Is the task of inferring topics from a piece of text.

In [18]:
# Read the suggestions from the text file
with open('desired-topics.txt', 'r') as f:
    suggestions = f.read()

In [19]:
prompt = f"""
Determine five topics that the participants of the MML '23 want to see discussed in the event. The suggestions are delimited by triple backticks. Each line corresponds to a user suggestion.
Make each item one or two words long.
Format your response as a list of items separated by commas.

Suggestions: '''{suggestions}'''
"""

printmd(get_completion(prompt))

Machine Learning, Cloud AI, Generative AI, AI in Digital Marketing, Computer Vision

# Summarization and Q&A 

The follwing section will read a PDF file and summarize it using the OpenAI API. Also, it will answer a few questions about the text.

In [20]:
import PyPDF2

In [24]:
# Read the PDF file and extract the text
text = ""
with open('regulation.pdf', 'rb') as pdfFileObj:
    pdfReader = PyPDF2.PdfFileReader(pdfFileObj)
    for i in range(pdfReader.numPages):
        text += pdfReader.getPage(i).extractText()

PdfReader stream/file object is not in binary mode. It may not be read correctly.

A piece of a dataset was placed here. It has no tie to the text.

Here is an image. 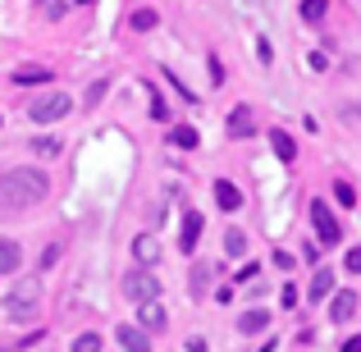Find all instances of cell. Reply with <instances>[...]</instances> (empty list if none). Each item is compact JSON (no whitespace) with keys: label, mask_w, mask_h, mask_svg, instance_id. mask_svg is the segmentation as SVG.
Masks as SVG:
<instances>
[{"label":"cell","mask_w":361,"mask_h":352,"mask_svg":"<svg viewBox=\"0 0 361 352\" xmlns=\"http://www.w3.org/2000/svg\"><path fill=\"white\" fill-rule=\"evenodd\" d=\"M46 193H51V178L32 165L0 174V211H32L37 202H46Z\"/></svg>","instance_id":"1"},{"label":"cell","mask_w":361,"mask_h":352,"mask_svg":"<svg viewBox=\"0 0 361 352\" xmlns=\"http://www.w3.org/2000/svg\"><path fill=\"white\" fill-rule=\"evenodd\" d=\"M37 307H42V284H37V279H23V284H18V289L5 298V316L18 320V325H27V320L37 316Z\"/></svg>","instance_id":"2"},{"label":"cell","mask_w":361,"mask_h":352,"mask_svg":"<svg viewBox=\"0 0 361 352\" xmlns=\"http://www.w3.org/2000/svg\"><path fill=\"white\" fill-rule=\"evenodd\" d=\"M119 289H123V298H128L133 307H142V302H156V298H160V284H156V274H151V270H142V265H137V270H128V274H123V284H119Z\"/></svg>","instance_id":"3"},{"label":"cell","mask_w":361,"mask_h":352,"mask_svg":"<svg viewBox=\"0 0 361 352\" xmlns=\"http://www.w3.org/2000/svg\"><path fill=\"white\" fill-rule=\"evenodd\" d=\"M311 224H316V243H325V247H338V243H343V224H338V215L325 206V197H316V202H311Z\"/></svg>","instance_id":"4"},{"label":"cell","mask_w":361,"mask_h":352,"mask_svg":"<svg viewBox=\"0 0 361 352\" xmlns=\"http://www.w3.org/2000/svg\"><path fill=\"white\" fill-rule=\"evenodd\" d=\"M73 110V101H69V92H46V97H37L32 106H27V119L32 123H55V119H64Z\"/></svg>","instance_id":"5"},{"label":"cell","mask_w":361,"mask_h":352,"mask_svg":"<svg viewBox=\"0 0 361 352\" xmlns=\"http://www.w3.org/2000/svg\"><path fill=\"white\" fill-rule=\"evenodd\" d=\"M165 325H169V316H165V307H160V298L137 307V329H142V334H160Z\"/></svg>","instance_id":"6"},{"label":"cell","mask_w":361,"mask_h":352,"mask_svg":"<svg viewBox=\"0 0 361 352\" xmlns=\"http://www.w3.org/2000/svg\"><path fill=\"white\" fill-rule=\"evenodd\" d=\"M224 128H229V138H252V133H256V115H252V106H233Z\"/></svg>","instance_id":"7"},{"label":"cell","mask_w":361,"mask_h":352,"mask_svg":"<svg viewBox=\"0 0 361 352\" xmlns=\"http://www.w3.org/2000/svg\"><path fill=\"white\" fill-rule=\"evenodd\" d=\"M115 339H119V348H123V352H151V334H142L137 325H119V329H115Z\"/></svg>","instance_id":"8"},{"label":"cell","mask_w":361,"mask_h":352,"mask_svg":"<svg viewBox=\"0 0 361 352\" xmlns=\"http://www.w3.org/2000/svg\"><path fill=\"white\" fill-rule=\"evenodd\" d=\"M133 256H137V265L142 270H151V265L160 261V243L151 233H142V238H133Z\"/></svg>","instance_id":"9"},{"label":"cell","mask_w":361,"mask_h":352,"mask_svg":"<svg viewBox=\"0 0 361 352\" xmlns=\"http://www.w3.org/2000/svg\"><path fill=\"white\" fill-rule=\"evenodd\" d=\"M329 316H334V325H348V320L357 316V293H353V289L334 293V307H329Z\"/></svg>","instance_id":"10"},{"label":"cell","mask_w":361,"mask_h":352,"mask_svg":"<svg viewBox=\"0 0 361 352\" xmlns=\"http://www.w3.org/2000/svg\"><path fill=\"white\" fill-rule=\"evenodd\" d=\"M202 215H197V211H188L183 215V233H178V252H197V238H202Z\"/></svg>","instance_id":"11"},{"label":"cell","mask_w":361,"mask_h":352,"mask_svg":"<svg viewBox=\"0 0 361 352\" xmlns=\"http://www.w3.org/2000/svg\"><path fill=\"white\" fill-rule=\"evenodd\" d=\"M14 83L18 87H42V83H51V69H46V64H18Z\"/></svg>","instance_id":"12"},{"label":"cell","mask_w":361,"mask_h":352,"mask_svg":"<svg viewBox=\"0 0 361 352\" xmlns=\"http://www.w3.org/2000/svg\"><path fill=\"white\" fill-rule=\"evenodd\" d=\"M329 293H334V270L325 265V270H316V274H311V289H307V298H311V302H325Z\"/></svg>","instance_id":"13"},{"label":"cell","mask_w":361,"mask_h":352,"mask_svg":"<svg viewBox=\"0 0 361 352\" xmlns=\"http://www.w3.org/2000/svg\"><path fill=\"white\" fill-rule=\"evenodd\" d=\"M18 261H23V247L14 238H0V274H14Z\"/></svg>","instance_id":"14"},{"label":"cell","mask_w":361,"mask_h":352,"mask_svg":"<svg viewBox=\"0 0 361 352\" xmlns=\"http://www.w3.org/2000/svg\"><path fill=\"white\" fill-rule=\"evenodd\" d=\"M215 202H220V211H238V206H243V193L229 183V178H215Z\"/></svg>","instance_id":"15"},{"label":"cell","mask_w":361,"mask_h":352,"mask_svg":"<svg viewBox=\"0 0 361 352\" xmlns=\"http://www.w3.org/2000/svg\"><path fill=\"white\" fill-rule=\"evenodd\" d=\"M270 147H274V156H279L283 165H293V160H298V142H293L283 128H274V133H270Z\"/></svg>","instance_id":"16"},{"label":"cell","mask_w":361,"mask_h":352,"mask_svg":"<svg viewBox=\"0 0 361 352\" xmlns=\"http://www.w3.org/2000/svg\"><path fill=\"white\" fill-rule=\"evenodd\" d=\"M265 325H270V311H261V307H252V311H243V316H238L243 334H261Z\"/></svg>","instance_id":"17"},{"label":"cell","mask_w":361,"mask_h":352,"mask_svg":"<svg viewBox=\"0 0 361 352\" xmlns=\"http://www.w3.org/2000/svg\"><path fill=\"white\" fill-rule=\"evenodd\" d=\"M169 142H174V147H183V151H192L197 147V128H192V123H178V128L169 133Z\"/></svg>","instance_id":"18"},{"label":"cell","mask_w":361,"mask_h":352,"mask_svg":"<svg viewBox=\"0 0 361 352\" xmlns=\"http://www.w3.org/2000/svg\"><path fill=\"white\" fill-rule=\"evenodd\" d=\"M224 252H229V256H247V233L229 229V233H224Z\"/></svg>","instance_id":"19"},{"label":"cell","mask_w":361,"mask_h":352,"mask_svg":"<svg viewBox=\"0 0 361 352\" xmlns=\"http://www.w3.org/2000/svg\"><path fill=\"white\" fill-rule=\"evenodd\" d=\"M128 28L133 32H151V28H156V9H137V14L128 18Z\"/></svg>","instance_id":"20"},{"label":"cell","mask_w":361,"mask_h":352,"mask_svg":"<svg viewBox=\"0 0 361 352\" xmlns=\"http://www.w3.org/2000/svg\"><path fill=\"white\" fill-rule=\"evenodd\" d=\"M325 9H329V0H307V5H302V18H307V23H320Z\"/></svg>","instance_id":"21"},{"label":"cell","mask_w":361,"mask_h":352,"mask_svg":"<svg viewBox=\"0 0 361 352\" xmlns=\"http://www.w3.org/2000/svg\"><path fill=\"white\" fill-rule=\"evenodd\" d=\"M334 202L353 211V206H357V193H353V183H343V178H338V183H334Z\"/></svg>","instance_id":"22"},{"label":"cell","mask_w":361,"mask_h":352,"mask_svg":"<svg viewBox=\"0 0 361 352\" xmlns=\"http://www.w3.org/2000/svg\"><path fill=\"white\" fill-rule=\"evenodd\" d=\"M32 151L51 160V156H60V142H55V138H37V142H32Z\"/></svg>","instance_id":"23"},{"label":"cell","mask_w":361,"mask_h":352,"mask_svg":"<svg viewBox=\"0 0 361 352\" xmlns=\"http://www.w3.org/2000/svg\"><path fill=\"white\" fill-rule=\"evenodd\" d=\"M73 352H101V334H78L73 339Z\"/></svg>","instance_id":"24"},{"label":"cell","mask_w":361,"mask_h":352,"mask_svg":"<svg viewBox=\"0 0 361 352\" xmlns=\"http://www.w3.org/2000/svg\"><path fill=\"white\" fill-rule=\"evenodd\" d=\"M206 284H211V265H197V270H192V293H197V298L206 293Z\"/></svg>","instance_id":"25"},{"label":"cell","mask_w":361,"mask_h":352,"mask_svg":"<svg viewBox=\"0 0 361 352\" xmlns=\"http://www.w3.org/2000/svg\"><path fill=\"white\" fill-rule=\"evenodd\" d=\"M106 92H110V83H106V78H97V83L87 87V106H97V101L106 97Z\"/></svg>","instance_id":"26"},{"label":"cell","mask_w":361,"mask_h":352,"mask_svg":"<svg viewBox=\"0 0 361 352\" xmlns=\"http://www.w3.org/2000/svg\"><path fill=\"white\" fill-rule=\"evenodd\" d=\"M279 302H283V311H293V307H298V289H293V284H283V289H279Z\"/></svg>","instance_id":"27"},{"label":"cell","mask_w":361,"mask_h":352,"mask_svg":"<svg viewBox=\"0 0 361 352\" xmlns=\"http://www.w3.org/2000/svg\"><path fill=\"white\" fill-rule=\"evenodd\" d=\"M270 261H274V265H279V270H293V256H288V252H283V247H279V252H274V256H270Z\"/></svg>","instance_id":"28"},{"label":"cell","mask_w":361,"mask_h":352,"mask_svg":"<svg viewBox=\"0 0 361 352\" xmlns=\"http://www.w3.org/2000/svg\"><path fill=\"white\" fill-rule=\"evenodd\" d=\"M343 265H348V270H353V274L361 270V247H353V252H348V261H343Z\"/></svg>","instance_id":"29"},{"label":"cell","mask_w":361,"mask_h":352,"mask_svg":"<svg viewBox=\"0 0 361 352\" xmlns=\"http://www.w3.org/2000/svg\"><path fill=\"white\" fill-rule=\"evenodd\" d=\"M55 261H60V247H46V256H42V270H51Z\"/></svg>","instance_id":"30"},{"label":"cell","mask_w":361,"mask_h":352,"mask_svg":"<svg viewBox=\"0 0 361 352\" xmlns=\"http://www.w3.org/2000/svg\"><path fill=\"white\" fill-rule=\"evenodd\" d=\"M343 352H361V339H348V344H343Z\"/></svg>","instance_id":"31"},{"label":"cell","mask_w":361,"mask_h":352,"mask_svg":"<svg viewBox=\"0 0 361 352\" xmlns=\"http://www.w3.org/2000/svg\"><path fill=\"white\" fill-rule=\"evenodd\" d=\"M73 5H92V0H73Z\"/></svg>","instance_id":"32"}]
</instances>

UnicodeDecodeError: 'utf-8' codec can't decode byte 0xd0 in position 10: invalid continuation byte

In [22]:
prompt = f"""Your task is to perform the following actions:
1 - Summarize the following text delimited by <> in at most 100 words. Focus on eligibility criteria, application process, and evaluation criteria.
2 - Translate the summary into French.
Text: <{text}>"""

printmd(get_completion(prompt))

Public Financing Regulation establishes guidelines for the allocation and management of public funds. Eligibility criteria include demonstrating public interest, complying with laws, and submitting a detailed proposal. The application process involves submitting an application form, presenting the proposal, and evaluation based on established criteria. Funds are allocated based on merit and alignment with public interest. Recipients are monitored for compliance and accountability measures are in place. Transactions involving public funds are documented and reports are published. An appeals and grievance mechanism is established. Non-compliance may result in suspension or legal action. The regulation is subject to review and amendments. Effective upon approval and publication. 

Réglementation sur le financement public établit des lignes directrices pour l'allocation et la gestion des fonds publics. Les critères d'éligibilité comprennent la démonstration d'un intérêt public, la conformité aux lois et la soumission d'une proposition détaillée. Le processus de demande implique la soumission d'un formulaire de demande, la présentation de la proposition et l'évaluation selon des critères établis. Les fonds sont alloués en fonction du mérite et de l'alignement avec l'intérêt public. Les bénéficiaires sont surveillés pour assurer la conformité et des mesures de responsabilité sont en place. Les transactions impliquant des fonds publics sont documentées et des rapports sont publiés. Un mécanisme d'appel et de plainte est établi. Le non-respect peut entraîner la suspension ou des poursuites judiciaires. La réglementation est sujette à révision et à des amendements. Entrée en vigueur après approbation et publication.

In [23]:
prompt = f"""Your task is to answer the following questions, based on text delimited by <>:
1 - What is the eligibility criteria for the funding?
2 - What is the maximum amount of funding that can be requested?
Text: <{text}>"""

printmd(get_completion(prompt))

1 - The eligibility criteria for the funding include demonstrating a clear and compelling public interest or benefit, complying with all applicable laws and regulations, and submitting a detailed proposal outlining the project or program's goals, budget, and expected outcomes.
2 - The maximum amount of funding that can be requested is not specified in the given text.